Article

English content

How the X Algorithm Works in Japan: A 2026 Guide

Beginner to X operation / Published: 02/20/2026 · Updated: 03/12/2026

Available languagesView Japanese version

How the X Algorithm Works in Japan: A 2026 Guide

Information on X operation still tends to rely on explanations such as "growth can be achieved with one technique." However, in 2026, the range that can be confirmed as public code will increase, and the premises of the discussion can be made considerably more concrete.

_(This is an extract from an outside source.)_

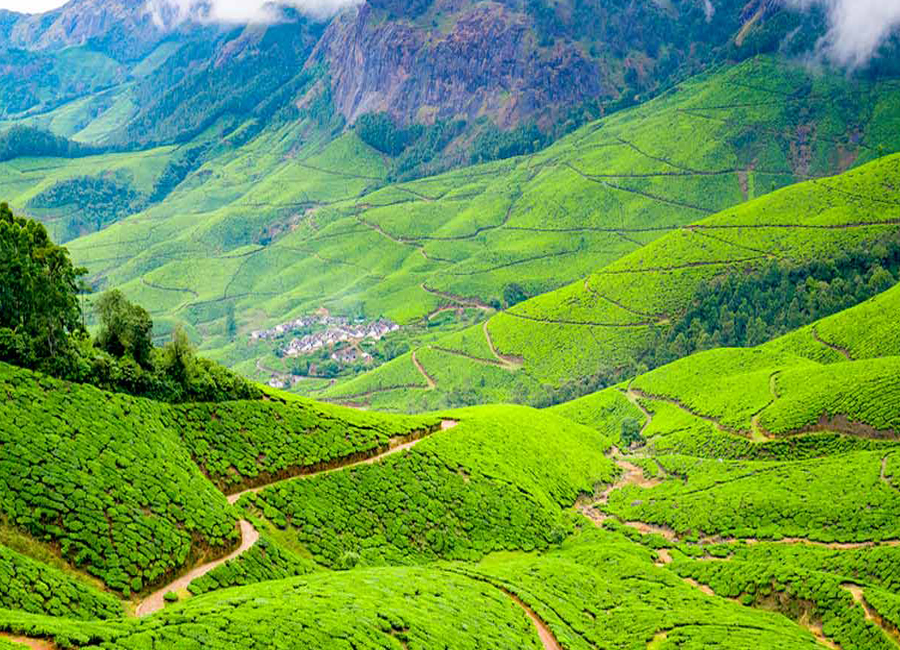 kolukkumalai-tea-munnar by Travelsite India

This article is a re-edited version for practical use, based on xai-org/x-algorithm as of March 1, 2026, and has translated the processing structure of For You recommendation into Japanese operation. The title remains the same, but the text is much more detailed.

3 minute summary first

For busy people, I'll just put the conclusion first.

x-algorithm shows the implementation structure of "Recommendation for For You feed", where candidate acquisition, exclusion, and scoring are clearly divided.
Ranking is not a single indicator, but a weighted summation of multiple action probabilities, and negative signals such as not interested / block / mute / report are explicitly treated as points being deducted.
There is a two-stage filter before and after the score, and it is necessary not only to increase the score'' but also to design it so that it will not be dropped in the first place.''
Since there is a ranking mask (candidate isolation) that does not look at candidates, improving the quality of individual posts is likely to be directly linked to reproducibility.
In Japanese

From now on, I will explain these five points in detail according to the vocabulary of the code.

The position of this article (the line between facts and inference)

First, clarify where public facts end and operational reasoning ends.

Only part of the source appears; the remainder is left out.